SOURCE TEXT:

William Charles Goffin (12 December 1920 –  15 September 1987) was an English professional footballer who played in the Football League for Aston Villa and Walsall. He was often referred to by his nickname "Cowboy".

Having previously played locally for Amington Village, Goffin played briefly for Tamworth before moving to Aston Villa as an amateur in August 1937. He signed professional forms with the club in December 1937. During World War II, Goffin made 82 appearances for Villa, scoring 47 goals, and also guested for Tamworth, Birmingham, Leicester City, Nottingham Forest and Swansea Town. In 1952, he scored four goals in a 19–2 win against RAF Lichfield in the Birmingham & District League. He remained at Villa until his transfer to Walsall in August 1954. In all, he made 255 first team appearances for Villa, scoring 89 goals. Of these, 156 appearances and 39 goals came in the Football League. He played for Walsall for one season, making eight League appearances.

COMPLETE THE FOLLOWING:
• 1. Quote the Goffin biography word for word, beginning at the words "Having previously played" and stopping after "eight League appearances.".
• 2. Write a continuation of the Goffin biography that picks up after its final sentence.
The data that comes next has no connection to the Goffin biography.

AVAILABLE DATA:
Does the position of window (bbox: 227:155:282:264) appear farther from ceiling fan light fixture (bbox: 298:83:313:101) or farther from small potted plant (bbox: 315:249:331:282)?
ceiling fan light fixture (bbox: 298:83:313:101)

RESULTS FOR THE EXERCISE:
• 1.
Having previously played locally for Amington Village, Goffin played briefly for Tamworth before moving to Aston Villa as an amateur in August 1937. He signed professional forms with the club in December 1937. During World War II, Goffin made 82 appearances for Villa, scoring 47 goals, and also guested for Tamworth, Birmingham, Leicester City, Nottingham Forest and Swansea Town. In 1952, he scored four goals in a 19–2 win against RAF Lichfield in the Birmingham & District League. He remained at Villa until his transfer to Walsall in August 1954. In all, he made 255 first team appearances for Villa, scoring 89 goals. Of these, 156 appearances and 39 goals came in the Football League. He played for Walsall for one season, making eight League appearances.

• 2.
In 1955, Goffin became the first manager of Tamworth – the club had previously been run by committee – when he rejoined the club as player-manager. While at the club, he combined his role with a job as a collector for the East Midlands Electricity Board. In February 1958, Goffin resigned as manager and was replaced by Vernon Chapman. He continued playing until the end of the 1960–61 season. He was awarded a testimonial in May 1961.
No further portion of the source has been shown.